__WHAT TO WORK ON__
Locate every line in the records below that contains the string "spotlight" and copy each of those lines. Case counts.

[START SOURCE DATA]

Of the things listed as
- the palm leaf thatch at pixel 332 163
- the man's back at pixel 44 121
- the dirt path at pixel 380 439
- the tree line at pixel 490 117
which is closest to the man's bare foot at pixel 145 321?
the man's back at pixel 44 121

[END SOURCE DATA]
[START SOURCE DATA]

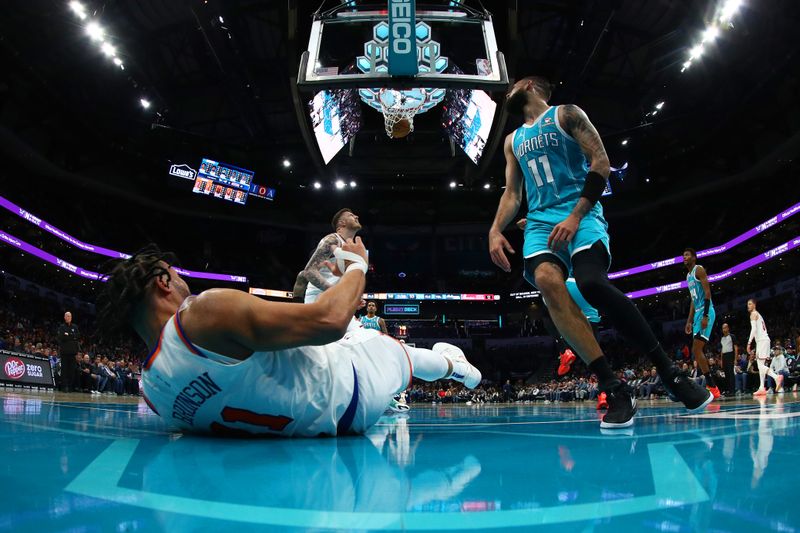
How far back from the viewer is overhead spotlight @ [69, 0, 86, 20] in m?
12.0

[END SOURCE DATA]
[START SOURCE DATA]

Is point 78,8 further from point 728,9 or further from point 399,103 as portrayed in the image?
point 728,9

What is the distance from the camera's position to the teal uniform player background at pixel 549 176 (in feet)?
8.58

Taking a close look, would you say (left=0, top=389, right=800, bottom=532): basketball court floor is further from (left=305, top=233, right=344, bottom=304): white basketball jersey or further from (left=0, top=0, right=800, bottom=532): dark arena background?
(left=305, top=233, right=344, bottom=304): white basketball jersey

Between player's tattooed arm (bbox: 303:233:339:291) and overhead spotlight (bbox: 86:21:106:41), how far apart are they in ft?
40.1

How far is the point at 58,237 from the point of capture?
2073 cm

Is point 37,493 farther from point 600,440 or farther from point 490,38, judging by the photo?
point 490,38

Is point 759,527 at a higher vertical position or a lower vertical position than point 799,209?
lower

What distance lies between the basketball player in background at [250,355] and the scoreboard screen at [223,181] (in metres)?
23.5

[END SOURCE DATA]

__TASK SOLUTION__
How far back from the viewer is overhead spotlight @ [69, 0, 86, 20] in m?
Between player's tattooed arm (bbox: 303:233:339:291) and overhead spotlight (bbox: 86:21:106:41), how far apart are they in ft?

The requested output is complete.